━━━ Record extracts ━━━

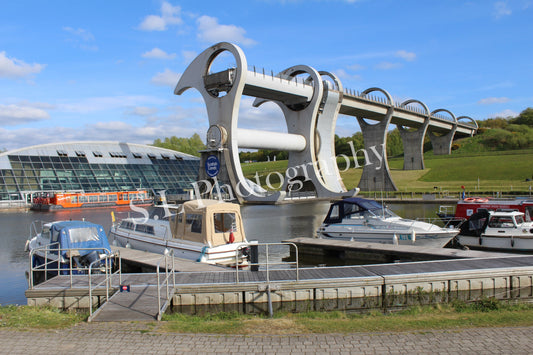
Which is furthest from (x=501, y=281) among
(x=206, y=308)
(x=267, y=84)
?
(x=267, y=84)

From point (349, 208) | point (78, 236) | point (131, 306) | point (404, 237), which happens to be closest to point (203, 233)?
point (78, 236)

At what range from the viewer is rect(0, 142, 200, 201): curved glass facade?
52.5 m

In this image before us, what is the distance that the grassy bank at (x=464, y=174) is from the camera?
57.2 m

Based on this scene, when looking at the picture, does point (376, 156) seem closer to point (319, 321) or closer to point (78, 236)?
point (78, 236)

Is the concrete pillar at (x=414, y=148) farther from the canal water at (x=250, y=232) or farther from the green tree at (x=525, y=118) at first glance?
the green tree at (x=525, y=118)

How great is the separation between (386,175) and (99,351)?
194 ft

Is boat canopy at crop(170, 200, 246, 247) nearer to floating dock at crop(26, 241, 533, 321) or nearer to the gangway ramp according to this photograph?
floating dock at crop(26, 241, 533, 321)

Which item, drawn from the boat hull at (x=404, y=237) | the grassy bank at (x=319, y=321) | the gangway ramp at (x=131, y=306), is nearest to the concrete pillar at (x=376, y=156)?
the boat hull at (x=404, y=237)

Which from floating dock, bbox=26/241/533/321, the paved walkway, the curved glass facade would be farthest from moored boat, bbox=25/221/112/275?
the curved glass facade

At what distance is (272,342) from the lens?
691 centimetres

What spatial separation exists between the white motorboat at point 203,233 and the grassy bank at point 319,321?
5521 mm

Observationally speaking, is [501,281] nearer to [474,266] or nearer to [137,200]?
[474,266]

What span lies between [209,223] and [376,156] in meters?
52.8

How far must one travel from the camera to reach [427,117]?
77000 mm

━━━

**Written request:** Reproduce all of the records above word for word, omitting the pictures.

**Expected output:**
Which is furthest from (x=501, y=281) among
(x=206, y=308)
(x=267, y=84)
?
(x=267, y=84)

From point (349, 208) | point (78, 236) | point (131, 306) | point (404, 237), which happens to be closest to point (203, 233)?
point (78, 236)

At what range from the viewer is rect(0, 142, 200, 201): curved glass facade?
52.5 m

In this image before us, what is the distance that the grassy bank at (x=464, y=174) is from the camera?
57.2 m

Based on this scene, when looking at the picture, does point (376, 156) seem closer to point (319, 321) or closer to point (78, 236)?
point (78, 236)

Is the concrete pillar at (x=414, y=148) farther from the canal water at (x=250, y=232) or farther from the green tree at (x=525, y=118) at first glance?
the green tree at (x=525, y=118)

How great is the separation between (386,175) and (99,351)?
194 ft

Is boat canopy at crop(170, 200, 246, 247) nearer to floating dock at crop(26, 241, 533, 321) or nearer to the gangway ramp according to this photograph?
floating dock at crop(26, 241, 533, 321)

Which item, drawn from the boat hull at (x=404, y=237) | the grassy bank at (x=319, y=321) | the gangway ramp at (x=131, y=306), is nearest to the concrete pillar at (x=376, y=156)?
the boat hull at (x=404, y=237)

Which from floating dock, bbox=26/241/533/321, the paved walkway, the curved glass facade would be farthest from moored boat, bbox=25/221/112/275?
the curved glass facade

At what distance is (272,342) from the lens?
691 centimetres

What spatial separation exists between the white motorboat at point 203,233 and the grassy bank at point 319,321?
5521 mm

Observationally speaking, is [501,281] nearer to [474,266] or nearer to [137,200]?
[474,266]

What span lies between [209,223] and [376,156] in meters?
52.8

How far must one travel from the camera to reach [427,117]?
77000 mm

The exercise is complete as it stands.